==== Übungstext ====
Grosse: Nein, aber weil Liebe, glaube ich, nicht etwas ist, was man halten kann.
www.aktuell.ru: Welche Liebesgeschichten mögen Sie besonders?
Grosse: Der letzte Tango von Bertolucci ist eine wunderschöne Liebesgeschichte. Die Welt ist voll von schönen Liebesgeschichten. In Russland allein gibt es so viele: Anna Karenina und so weiter. Es gibt so viele. ‚A bout de souffle’ von Godard. Das sind zum Beispiel alles Liebesgeschichten, die tragisch endeten. Ich glaube, es hat etwas mit Leidenschaft zu tun. Die ist nur eine bestimmte Zeit möglich. Dann wird es etwas anderes. Vielleicht eine andere Form von Liebe. Aber über die erzähle ich vielleicht später mal, wenn ich älter bin und mehr Erfahrung habe. Im Moment – habe ich den Eindruck – erzähle ich noch über Leidenschaft.
Egal, wenn es mit dem Mann nicht geklappt hat
www.aktuell.ru: Olgas Sommer ist aber auch eine Art Plädoyer für die Naivität.
Grosse: Das stimmt. Es ist wirklich ein Plädoyer für die Naivität, aber im guten Sinne. Weil Olga, als sie merkt, dass ihre pubertären Träume zerplatzen, trotzdem alleine ihren Traum zu Ende lebt. Das ist zum Beispiel etwas, was das russische Publikum besonders mochte – gerade die Frauen. Von meinen paar Tagen Aufenthalt in Moskau habe ich den Eindruck, dass das Verhältnis der Frau vom Mann hier doch noch sehr viel abhängiger ist, als im Westen. Die Frauen haben nach dem Film gesagt: Egal, wenn das mit dem Mann jetzt nicht geklappt hat und es nur die großen Bubblegum-Träume waren. Dass das Mädel dann alleine mit dem Schiff losfährt, das hätten sie so toll gefunden. Da hatte ich den Eindruck, die Idee macht den Frauen Mut: Man kann es auch alleine machen. Man braucht nicht immer den Mann an seiner Seite. Insofern ist Olga naiv, geht dann aber ein Stück weiter und verliert die Naivität, ohne aber den Glauben zu verlieren. Das mochte ich an der Figur so.
==== Bereitgestelltes Material ====
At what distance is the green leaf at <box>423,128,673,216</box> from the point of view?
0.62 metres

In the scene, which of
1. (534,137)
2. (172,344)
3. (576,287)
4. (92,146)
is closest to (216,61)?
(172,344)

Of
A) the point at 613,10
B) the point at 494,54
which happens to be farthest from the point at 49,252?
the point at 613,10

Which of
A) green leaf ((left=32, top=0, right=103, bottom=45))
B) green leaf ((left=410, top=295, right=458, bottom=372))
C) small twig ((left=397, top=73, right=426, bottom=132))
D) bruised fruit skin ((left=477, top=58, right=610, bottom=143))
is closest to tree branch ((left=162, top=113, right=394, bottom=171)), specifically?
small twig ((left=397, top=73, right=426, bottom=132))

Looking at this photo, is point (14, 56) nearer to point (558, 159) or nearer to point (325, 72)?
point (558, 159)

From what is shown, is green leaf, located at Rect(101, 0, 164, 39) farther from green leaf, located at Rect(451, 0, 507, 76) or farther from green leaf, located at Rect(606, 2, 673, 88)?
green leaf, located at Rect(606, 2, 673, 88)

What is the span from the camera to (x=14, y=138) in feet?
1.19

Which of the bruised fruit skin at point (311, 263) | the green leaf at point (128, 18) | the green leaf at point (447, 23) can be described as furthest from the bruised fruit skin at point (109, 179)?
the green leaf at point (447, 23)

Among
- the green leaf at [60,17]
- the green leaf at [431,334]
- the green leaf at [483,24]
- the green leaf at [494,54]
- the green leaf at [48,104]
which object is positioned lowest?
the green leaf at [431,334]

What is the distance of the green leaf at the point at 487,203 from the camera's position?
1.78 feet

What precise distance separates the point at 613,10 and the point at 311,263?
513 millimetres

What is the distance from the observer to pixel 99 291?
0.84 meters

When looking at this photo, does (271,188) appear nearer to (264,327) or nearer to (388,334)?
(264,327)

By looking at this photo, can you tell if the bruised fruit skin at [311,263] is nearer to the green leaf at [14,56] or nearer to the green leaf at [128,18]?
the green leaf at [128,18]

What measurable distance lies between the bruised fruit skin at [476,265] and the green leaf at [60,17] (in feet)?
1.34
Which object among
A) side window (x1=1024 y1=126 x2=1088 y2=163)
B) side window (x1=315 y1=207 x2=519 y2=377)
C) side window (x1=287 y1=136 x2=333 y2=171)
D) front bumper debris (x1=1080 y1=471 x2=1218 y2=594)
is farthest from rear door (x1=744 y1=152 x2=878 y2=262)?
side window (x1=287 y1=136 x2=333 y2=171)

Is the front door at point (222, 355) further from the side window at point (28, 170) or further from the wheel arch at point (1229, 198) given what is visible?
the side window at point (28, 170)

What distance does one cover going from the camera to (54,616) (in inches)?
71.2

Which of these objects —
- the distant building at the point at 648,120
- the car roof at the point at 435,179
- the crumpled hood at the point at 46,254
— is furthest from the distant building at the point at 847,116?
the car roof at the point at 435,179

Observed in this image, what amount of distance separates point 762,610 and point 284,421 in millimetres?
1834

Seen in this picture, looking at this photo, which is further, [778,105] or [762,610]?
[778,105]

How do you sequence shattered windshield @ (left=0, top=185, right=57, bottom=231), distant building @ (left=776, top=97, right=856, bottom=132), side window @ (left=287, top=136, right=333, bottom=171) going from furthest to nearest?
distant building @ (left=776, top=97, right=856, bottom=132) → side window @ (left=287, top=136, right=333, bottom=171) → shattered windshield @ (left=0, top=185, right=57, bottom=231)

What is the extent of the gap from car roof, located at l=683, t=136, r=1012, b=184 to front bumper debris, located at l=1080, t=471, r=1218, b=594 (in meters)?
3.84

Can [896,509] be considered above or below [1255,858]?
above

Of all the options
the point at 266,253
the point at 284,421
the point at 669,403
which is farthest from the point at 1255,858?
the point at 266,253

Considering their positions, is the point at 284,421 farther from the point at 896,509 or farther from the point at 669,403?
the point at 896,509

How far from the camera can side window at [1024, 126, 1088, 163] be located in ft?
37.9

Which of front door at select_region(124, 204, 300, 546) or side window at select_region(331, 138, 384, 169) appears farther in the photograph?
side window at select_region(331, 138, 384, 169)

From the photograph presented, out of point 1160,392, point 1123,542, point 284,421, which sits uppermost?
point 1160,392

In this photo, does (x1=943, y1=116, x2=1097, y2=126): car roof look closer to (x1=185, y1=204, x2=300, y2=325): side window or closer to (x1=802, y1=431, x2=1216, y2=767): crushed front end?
====
==== Bereitgestelltes Material ====
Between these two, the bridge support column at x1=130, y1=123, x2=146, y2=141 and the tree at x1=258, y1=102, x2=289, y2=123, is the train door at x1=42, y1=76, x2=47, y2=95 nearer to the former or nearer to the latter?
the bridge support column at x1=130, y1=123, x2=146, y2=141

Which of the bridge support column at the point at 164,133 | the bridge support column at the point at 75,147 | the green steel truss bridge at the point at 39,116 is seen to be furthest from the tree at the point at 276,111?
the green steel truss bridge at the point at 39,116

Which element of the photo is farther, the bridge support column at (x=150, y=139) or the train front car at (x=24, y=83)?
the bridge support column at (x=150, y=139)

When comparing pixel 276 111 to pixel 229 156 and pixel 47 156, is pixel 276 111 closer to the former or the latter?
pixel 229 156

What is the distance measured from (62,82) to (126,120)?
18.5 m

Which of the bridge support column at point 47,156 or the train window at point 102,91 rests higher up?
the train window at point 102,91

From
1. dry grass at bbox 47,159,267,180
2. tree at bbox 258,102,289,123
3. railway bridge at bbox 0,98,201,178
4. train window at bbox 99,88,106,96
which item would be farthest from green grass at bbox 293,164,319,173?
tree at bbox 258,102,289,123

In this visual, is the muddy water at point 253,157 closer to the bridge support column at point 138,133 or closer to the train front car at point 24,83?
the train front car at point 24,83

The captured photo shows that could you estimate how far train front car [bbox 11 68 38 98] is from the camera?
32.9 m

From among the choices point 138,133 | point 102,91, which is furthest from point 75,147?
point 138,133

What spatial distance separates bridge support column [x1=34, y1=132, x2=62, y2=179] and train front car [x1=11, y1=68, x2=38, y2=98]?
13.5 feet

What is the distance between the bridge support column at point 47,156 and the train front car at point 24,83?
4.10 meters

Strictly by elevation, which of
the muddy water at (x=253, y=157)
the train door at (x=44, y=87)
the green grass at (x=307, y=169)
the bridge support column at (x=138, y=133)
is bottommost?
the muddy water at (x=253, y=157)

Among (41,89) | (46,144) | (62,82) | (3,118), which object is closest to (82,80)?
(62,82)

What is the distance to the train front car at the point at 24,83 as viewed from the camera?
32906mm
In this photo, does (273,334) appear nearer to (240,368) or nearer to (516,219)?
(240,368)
====
(Arbeitsauftrag) Geben Sie aus dem Übungstext die Stelle von „Grosse: Der letzte“ bis einschließlich „für die Naivität.“ wörtlich wieder.

(Ergebnis der Übung)
Grosse: Der letzte Tango von Bertolucci ist eine wunderschöne Liebesgeschichte. Die Welt ist voll von schönen Liebesgeschichten. In Russland allein gibt es so viele: Anna Karenina und so weiter. Es gibt so viele. ‚A bout de souffle’ von Godard. Das sind zum Beispiel alles Liebesgeschichten, die tragisch endeten. Ich glaube, es hat etwas mit Leidenschaft zu tun. Die ist nur eine bestimmte Zeit möglich. Dann wird es etwas anderes. Vielleicht eine andere Form von Liebe. Aber über die erzähle ich vielleicht später mal, wenn ich älter bin und mehr Erfahrung habe. Im Moment – habe ich den Eindruck – erzähle ich noch über Leidenschaft.
Egal, wenn es mit dem Mann nicht geklappt hat
www.aktuell.ru: Olgas Sommer ist aber auch eine Art Plädoyer für die Naivität.